(Spatial reasoning dataset excerpts)
>> Start
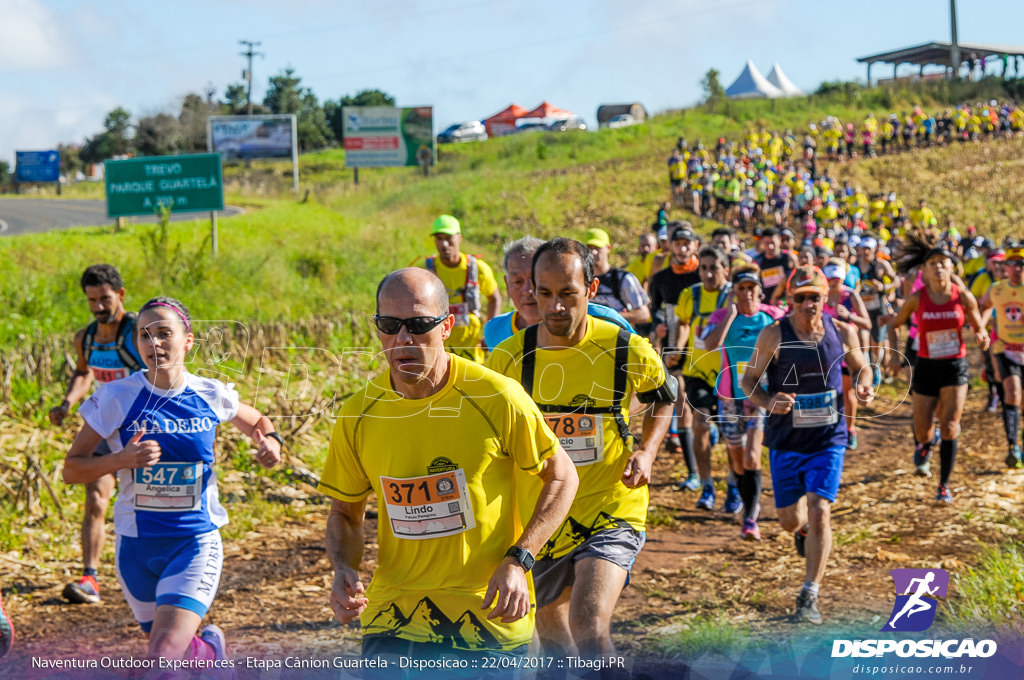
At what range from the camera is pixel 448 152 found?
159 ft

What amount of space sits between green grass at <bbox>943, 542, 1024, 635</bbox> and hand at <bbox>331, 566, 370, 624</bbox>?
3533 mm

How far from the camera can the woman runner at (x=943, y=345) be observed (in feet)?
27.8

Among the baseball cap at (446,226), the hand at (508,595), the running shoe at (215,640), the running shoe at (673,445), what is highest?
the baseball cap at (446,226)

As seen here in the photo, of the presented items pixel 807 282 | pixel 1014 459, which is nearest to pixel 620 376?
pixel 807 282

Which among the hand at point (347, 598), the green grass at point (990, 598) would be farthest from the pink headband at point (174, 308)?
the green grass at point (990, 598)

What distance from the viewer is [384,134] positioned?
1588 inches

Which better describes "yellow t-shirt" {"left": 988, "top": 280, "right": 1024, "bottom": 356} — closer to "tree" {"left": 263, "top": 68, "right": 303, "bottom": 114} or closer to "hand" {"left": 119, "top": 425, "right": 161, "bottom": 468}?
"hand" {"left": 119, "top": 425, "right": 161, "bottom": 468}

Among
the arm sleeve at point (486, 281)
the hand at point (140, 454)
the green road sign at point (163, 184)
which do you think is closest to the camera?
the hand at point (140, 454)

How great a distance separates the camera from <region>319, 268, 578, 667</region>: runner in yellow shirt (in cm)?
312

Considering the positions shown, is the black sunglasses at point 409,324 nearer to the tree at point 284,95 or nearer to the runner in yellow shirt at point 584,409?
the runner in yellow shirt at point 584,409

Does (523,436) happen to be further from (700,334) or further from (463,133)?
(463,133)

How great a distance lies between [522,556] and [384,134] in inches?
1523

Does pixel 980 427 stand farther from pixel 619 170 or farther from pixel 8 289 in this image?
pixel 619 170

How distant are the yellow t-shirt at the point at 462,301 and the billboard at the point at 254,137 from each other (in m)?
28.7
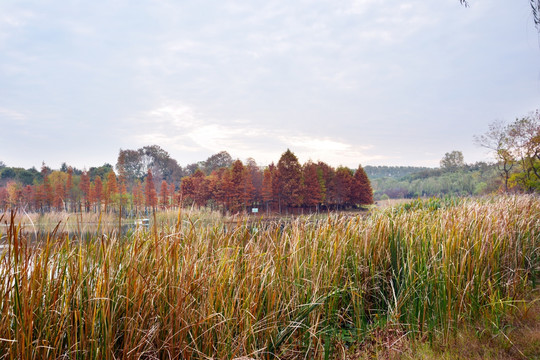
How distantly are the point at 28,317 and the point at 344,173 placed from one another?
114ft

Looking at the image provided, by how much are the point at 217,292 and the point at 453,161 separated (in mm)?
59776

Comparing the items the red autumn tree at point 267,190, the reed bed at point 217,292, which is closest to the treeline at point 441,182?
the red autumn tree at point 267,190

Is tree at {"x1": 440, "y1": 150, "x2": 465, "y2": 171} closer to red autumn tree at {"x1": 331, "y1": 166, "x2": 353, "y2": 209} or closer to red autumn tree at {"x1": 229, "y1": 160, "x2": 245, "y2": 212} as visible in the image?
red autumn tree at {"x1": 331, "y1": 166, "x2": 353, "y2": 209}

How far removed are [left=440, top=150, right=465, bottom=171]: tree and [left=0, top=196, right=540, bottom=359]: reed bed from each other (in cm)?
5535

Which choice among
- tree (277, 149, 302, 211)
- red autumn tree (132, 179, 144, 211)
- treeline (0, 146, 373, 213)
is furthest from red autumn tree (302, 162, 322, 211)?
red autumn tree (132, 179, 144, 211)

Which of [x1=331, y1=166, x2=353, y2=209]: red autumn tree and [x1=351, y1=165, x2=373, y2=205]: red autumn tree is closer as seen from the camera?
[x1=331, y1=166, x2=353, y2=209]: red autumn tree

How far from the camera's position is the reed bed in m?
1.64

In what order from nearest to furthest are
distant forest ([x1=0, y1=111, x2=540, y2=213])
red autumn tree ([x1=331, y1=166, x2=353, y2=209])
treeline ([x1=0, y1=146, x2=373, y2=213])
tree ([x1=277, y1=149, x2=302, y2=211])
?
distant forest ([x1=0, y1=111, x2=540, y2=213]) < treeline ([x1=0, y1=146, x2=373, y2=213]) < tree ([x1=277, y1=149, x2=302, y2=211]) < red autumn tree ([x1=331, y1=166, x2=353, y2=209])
>> End
STATED TASK: Retype the listing above word for word, starting at the line that contains "In what order from nearest to furthest are" and ending at the end of the listing.

EXPECTED ANSWER:
In what order from nearest to furthest are
distant forest ([x1=0, y1=111, x2=540, y2=213])
red autumn tree ([x1=331, y1=166, x2=353, y2=209])
treeline ([x1=0, y1=146, x2=373, y2=213])
tree ([x1=277, y1=149, x2=302, y2=211])
?
distant forest ([x1=0, y1=111, x2=540, y2=213]) < treeline ([x1=0, y1=146, x2=373, y2=213]) < tree ([x1=277, y1=149, x2=302, y2=211]) < red autumn tree ([x1=331, y1=166, x2=353, y2=209])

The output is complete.